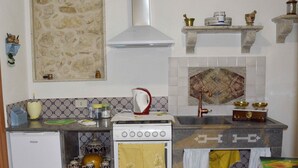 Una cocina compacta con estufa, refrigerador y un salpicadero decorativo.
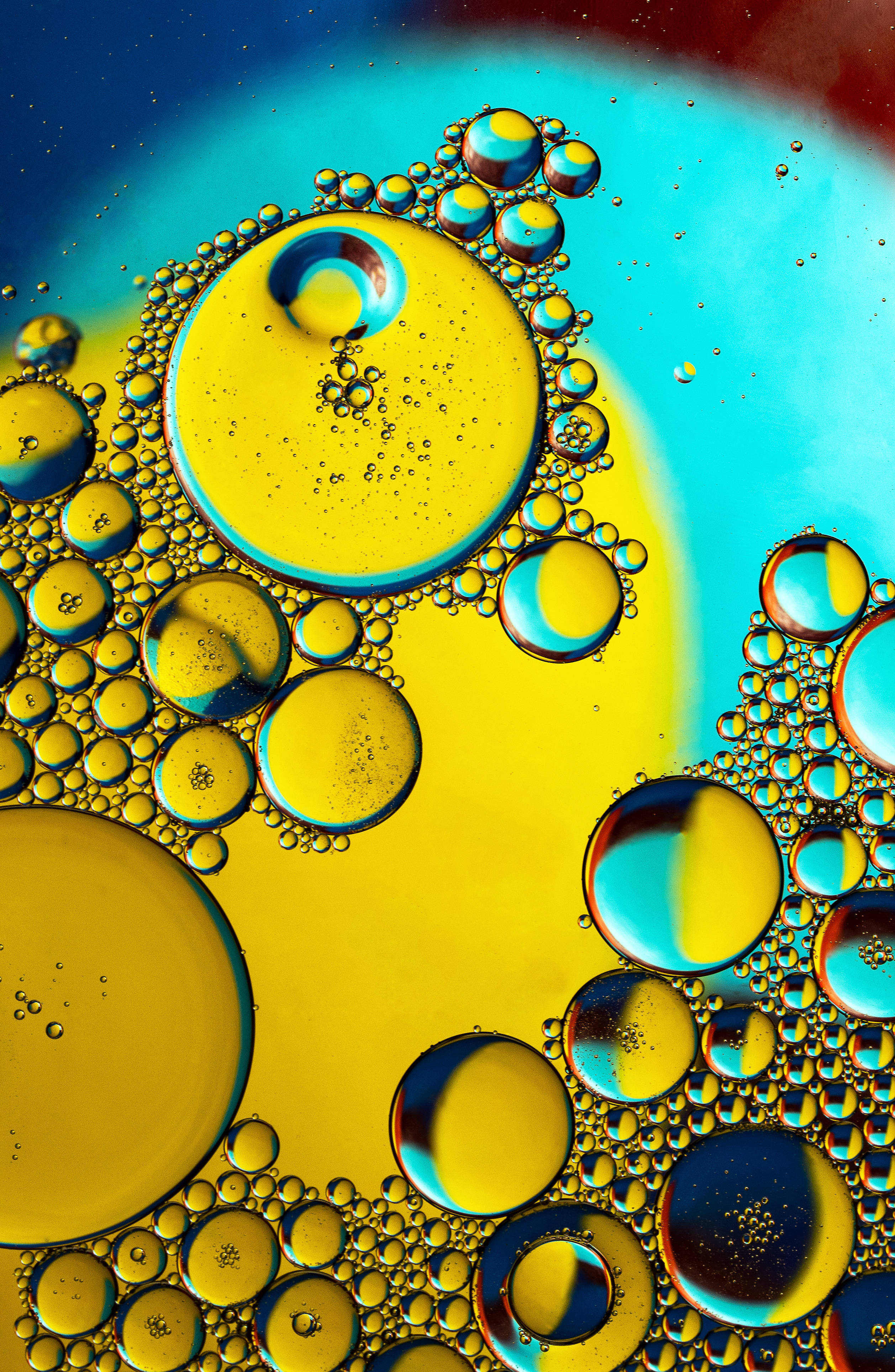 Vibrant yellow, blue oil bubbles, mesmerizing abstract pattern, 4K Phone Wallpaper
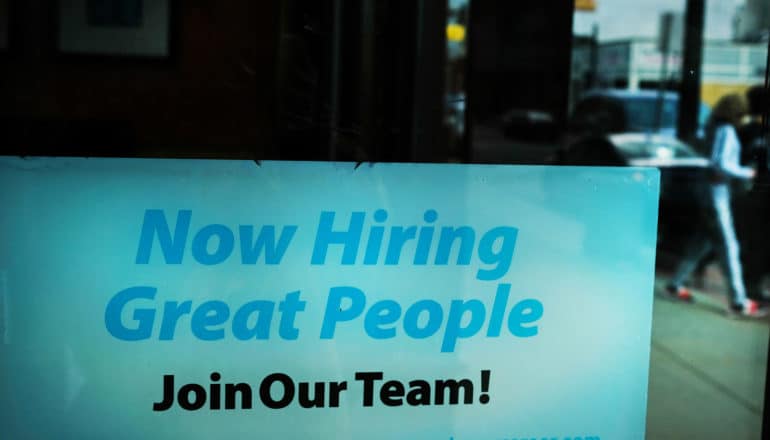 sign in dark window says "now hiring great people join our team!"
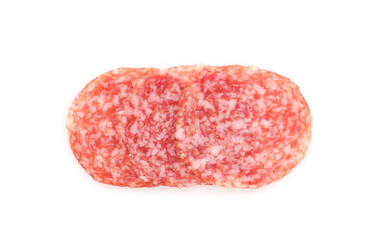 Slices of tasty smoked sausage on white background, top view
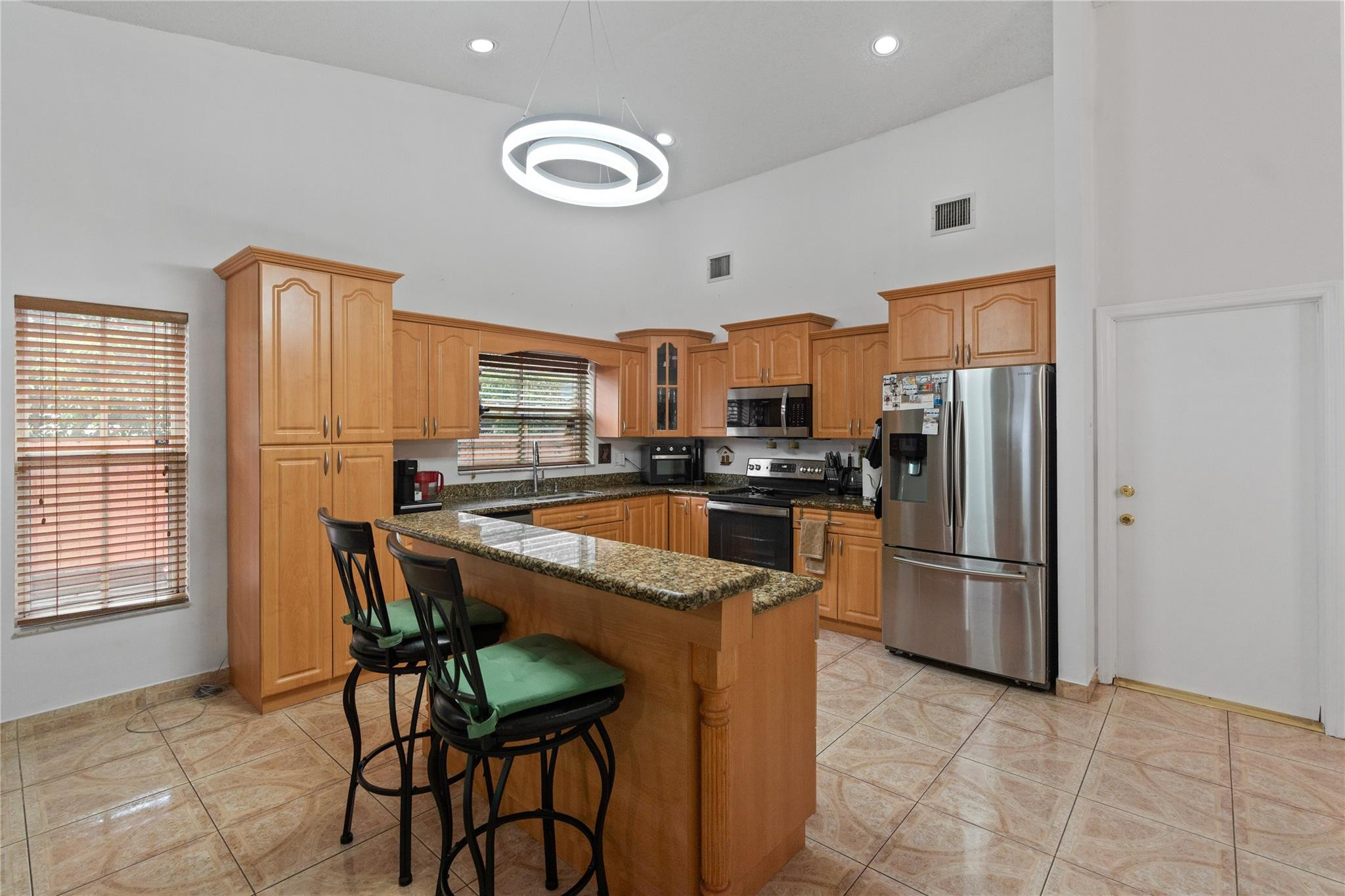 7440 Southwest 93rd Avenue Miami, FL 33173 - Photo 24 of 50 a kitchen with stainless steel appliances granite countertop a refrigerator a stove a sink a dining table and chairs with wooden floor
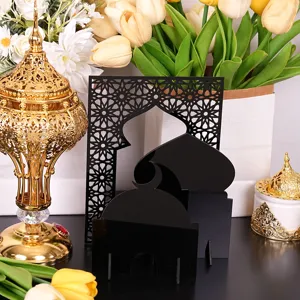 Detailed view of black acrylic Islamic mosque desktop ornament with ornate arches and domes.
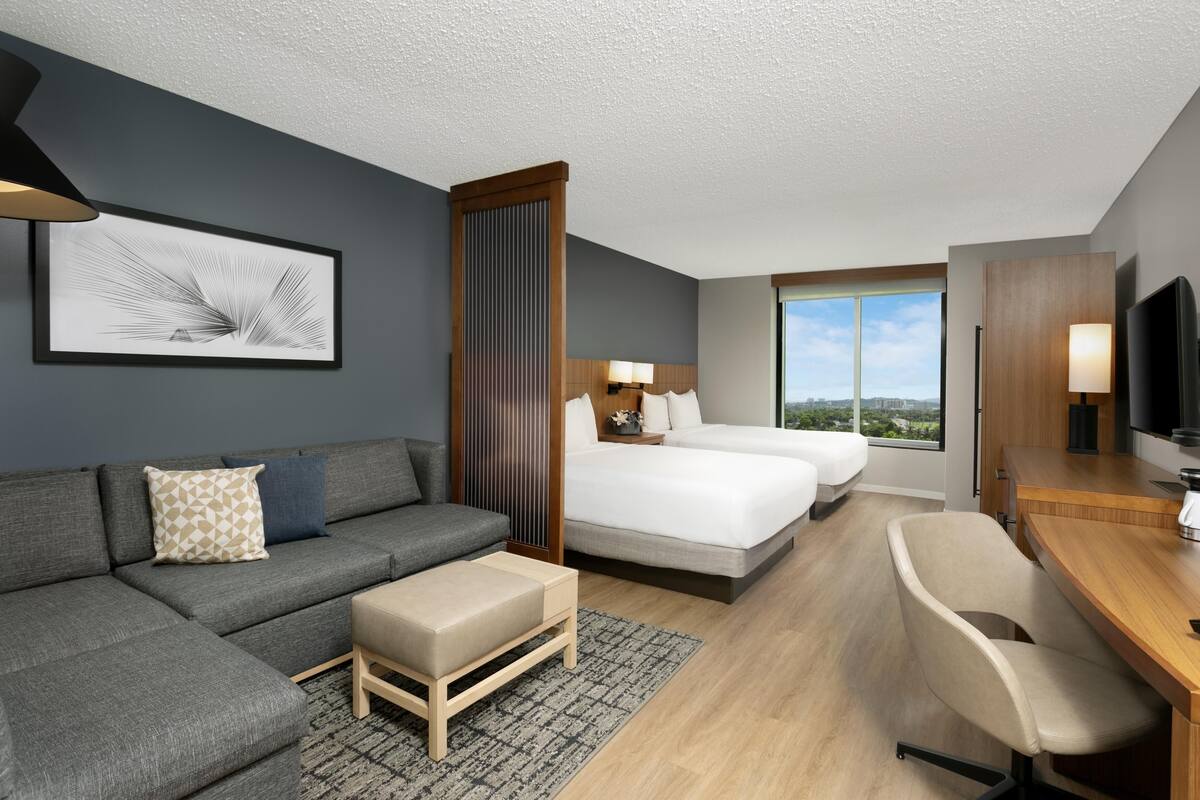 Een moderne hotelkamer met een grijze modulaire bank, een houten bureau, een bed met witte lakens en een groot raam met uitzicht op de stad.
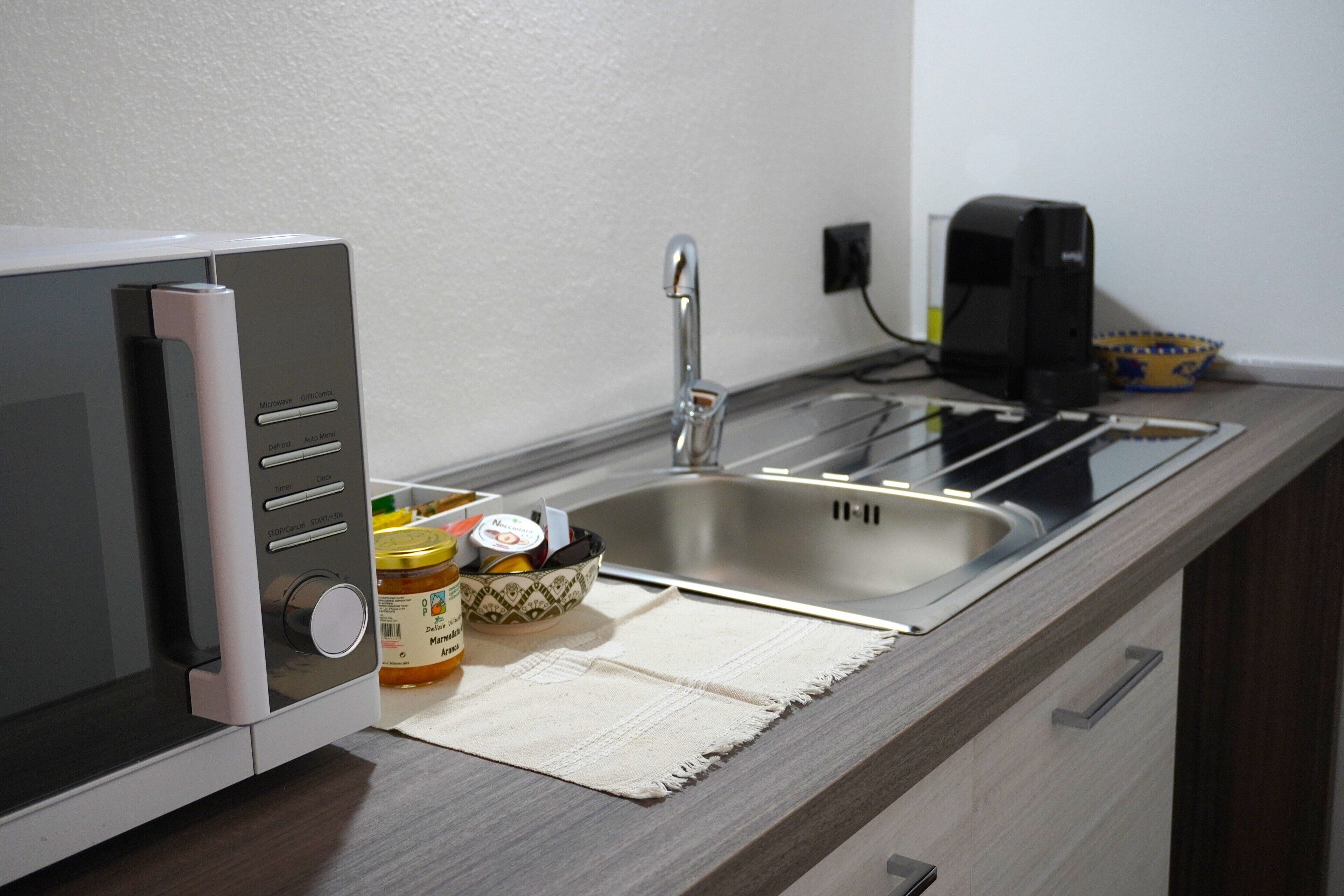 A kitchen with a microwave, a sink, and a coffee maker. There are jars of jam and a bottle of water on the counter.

····················

- [ACTIVITY] When you reach the line containing "7440 Southwest 93rd" in the records above, write out that line and every line after it through the end, exactly, but omit the pictures.

- [RESPONSE AREA]
 7440 Southwest 93rd Avenue Miami, FL 33173 - Photo 24 of 50 a kitchen with stainless steel appliances granite countertop a refrigerator a stove a sink a dining table and chairs with wooden floor
 Detailed view of black acrylic Islamic mosque desktop ornament with ornate arches and domes.
 Een moderne hotelkamer met een grijze modulaire bank, een houten bureau, een bed met witte lakens en een groot raam met uitzicht op de stad.
 A kitchen with a microwave, a sink, and a coffee maker. There are jars of jam and a bottle of water on the counter.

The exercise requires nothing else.